Eating high glycemic foods, namely refined carbohydrates that digest quickly and represent a big, instantly-available caloric load, tends to raise inflammatory markers in the short term. Again, if you’re pounding bags of chips or white bread while sitting on the couch and the only walking you’ve done all day is to the pantry, those high glycemic foods will be inflammatory (to say nothing of the antinutrients in the bread or the rancid vegetable oil in the chips). And if you do the same thing on a regular basis, they will induce systemic inflammation – or at least continuous acute spikes that mimic systemic inflammation. If you’re eating a fast-digesting, high-glycemic white potato after your glycogen-depleting sprintworkout, you will refill your insulin-sensitive muscles and the subsequent inflammatory spike will be either nonexistent or nothing to worry about.
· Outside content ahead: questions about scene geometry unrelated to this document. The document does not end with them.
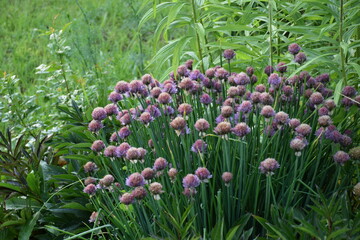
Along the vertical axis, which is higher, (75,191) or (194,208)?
(194,208)

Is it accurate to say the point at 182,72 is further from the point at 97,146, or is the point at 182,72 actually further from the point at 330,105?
the point at 330,105

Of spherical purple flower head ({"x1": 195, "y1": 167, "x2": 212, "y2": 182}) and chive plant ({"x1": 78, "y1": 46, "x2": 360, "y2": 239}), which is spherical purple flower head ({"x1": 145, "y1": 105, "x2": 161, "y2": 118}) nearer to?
chive plant ({"x1": 78, "y1": 46, "x2": 360, "y2": 239})

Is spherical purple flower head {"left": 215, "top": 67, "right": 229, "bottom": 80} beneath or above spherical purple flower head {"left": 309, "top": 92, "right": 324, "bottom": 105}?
above

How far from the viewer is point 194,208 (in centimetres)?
168

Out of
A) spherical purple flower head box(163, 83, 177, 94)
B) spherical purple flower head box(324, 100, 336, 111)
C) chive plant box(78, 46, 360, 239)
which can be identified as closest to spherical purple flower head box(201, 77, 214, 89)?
chive plant box(78, 46, 360, 239)

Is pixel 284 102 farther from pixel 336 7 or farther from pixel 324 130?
pixel 336 7

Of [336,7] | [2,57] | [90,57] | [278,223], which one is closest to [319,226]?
[278,223]

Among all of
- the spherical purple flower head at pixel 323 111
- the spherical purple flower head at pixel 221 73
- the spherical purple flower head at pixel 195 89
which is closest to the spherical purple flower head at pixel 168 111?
the spherical purple flower head at pixel 195 89

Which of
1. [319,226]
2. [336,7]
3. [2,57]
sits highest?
[336,7]

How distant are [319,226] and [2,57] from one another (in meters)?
4.41

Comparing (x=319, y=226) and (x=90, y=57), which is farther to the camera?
(x=90, y=57)

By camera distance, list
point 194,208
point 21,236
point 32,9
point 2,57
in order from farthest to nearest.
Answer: point 32,9 < point 2,57 < point 21,236 < point 194,208

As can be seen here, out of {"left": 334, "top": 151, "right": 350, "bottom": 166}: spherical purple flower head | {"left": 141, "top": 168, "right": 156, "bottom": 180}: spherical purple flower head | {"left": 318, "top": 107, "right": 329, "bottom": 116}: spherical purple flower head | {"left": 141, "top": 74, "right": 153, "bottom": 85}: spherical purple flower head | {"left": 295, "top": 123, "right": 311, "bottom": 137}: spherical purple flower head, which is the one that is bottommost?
{"left": 334, "top": 151, "right": 350, "bottom": 166}: spherical purple flower head

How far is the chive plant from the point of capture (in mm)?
1595
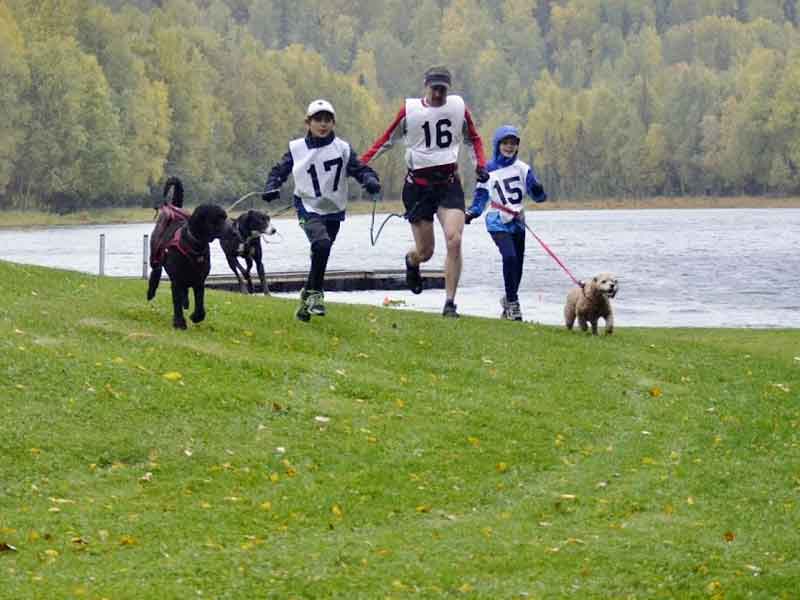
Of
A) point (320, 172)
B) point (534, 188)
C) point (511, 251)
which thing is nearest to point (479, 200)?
point (534, 188)

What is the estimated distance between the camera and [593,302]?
20750mm

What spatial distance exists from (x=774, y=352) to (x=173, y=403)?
9.89 metres

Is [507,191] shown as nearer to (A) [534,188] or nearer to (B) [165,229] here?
(A) [534,188]

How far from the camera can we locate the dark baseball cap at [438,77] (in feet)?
62.5

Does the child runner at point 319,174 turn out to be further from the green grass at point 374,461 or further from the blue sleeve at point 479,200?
the blue sleeve at point 479,200

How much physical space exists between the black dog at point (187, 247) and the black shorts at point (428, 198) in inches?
122

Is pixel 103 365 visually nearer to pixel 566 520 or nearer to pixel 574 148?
pixel 566 520

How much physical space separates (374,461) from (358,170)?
561cm

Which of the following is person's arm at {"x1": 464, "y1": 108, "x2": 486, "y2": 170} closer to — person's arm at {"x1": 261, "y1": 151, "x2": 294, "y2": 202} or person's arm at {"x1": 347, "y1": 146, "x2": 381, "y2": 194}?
person's arm at {"x1": 347, "y1": 146, "x2": 381, "y2": 194}

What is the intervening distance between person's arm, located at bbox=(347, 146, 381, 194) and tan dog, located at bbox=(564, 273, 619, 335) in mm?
3618

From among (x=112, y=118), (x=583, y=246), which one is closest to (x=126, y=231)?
(x=112, y=118)

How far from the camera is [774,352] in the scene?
2152 cm

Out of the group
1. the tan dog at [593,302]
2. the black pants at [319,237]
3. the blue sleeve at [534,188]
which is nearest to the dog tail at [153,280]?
the black pants at [319,237]

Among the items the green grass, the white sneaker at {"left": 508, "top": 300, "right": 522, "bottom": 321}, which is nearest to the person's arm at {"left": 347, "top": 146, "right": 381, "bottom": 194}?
the green grass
Competitive athletes probably thrive on high glycemic foods, couch potatoes develop metabolic syndrome eating the same things. Context.
Many people find dairy to be inflammatory. I’m (sort of) one of them. I’ll readily eat butter, put cream in coffee, slice quality cheeses, and have a cup of Greek yogurt, but a tall glass of store-bought milk doesn’t sit well with me. I don’t have to run to the toilet or anything; I just don’t feel as good as I did before the glass of milk. Is milk, then, “inflammatory”? It could be, for me (though perhaps a glass of raw A2 cow, goat or sheep milk would have a different effect). It may not be for you. Dairy certainly wasn’t inflammatory for this group of adult men with metabolic syndrome, nor for this group of pregnant women. For both groups, the inclusion of dairy had an anti-inflammatory effect. That doesn’t mean dairy is inherently anti-inflammatory; it might just mean that dairy was better than whatever it replaced. Context.
So when I begin to rattle off my list of anti-inflammatory foods, keep these confounders in mind. Realize that what’s good for the chronically-inflamed, vegetable oil-guzzling goose may not be as crucial for the sprightly, sardine-slurping gander. If you’ve got a casein allergy, even the Maasai-iest dairy will be inflammatory. But what follows is a list (plus scientific references where applicable) of foods I’ve personally found to be anti-inflammatory. Since I don’t carry around a CRP-ometer, I’ve tried to include references if available.
Wild Fish Fat
Whether you get it through molecularly-distilled oil, deep-red wild sockeye, raw oysters, or by exclusively eating pastured animal products, omega-3s are required for a healthy inflammatory response. I feel off when I haven’t eaten any fish for a week or so, but eating salmon more than three days in a row doesn’t really work, either, because too much omega-3 is similarly problematic (shoot for between a 3:1 and 1:1 ratio of omega-6:omega-3). I can tell I’ve gone too long without fish fat when my arthritis starts to sneak up on me. The advice for reducing omega-6 across the board holds steady, of course, but everyone needs some form of fish fat. Another bonus is that it usually comes with healthy fish flesh, skin, bones, and sea minerals.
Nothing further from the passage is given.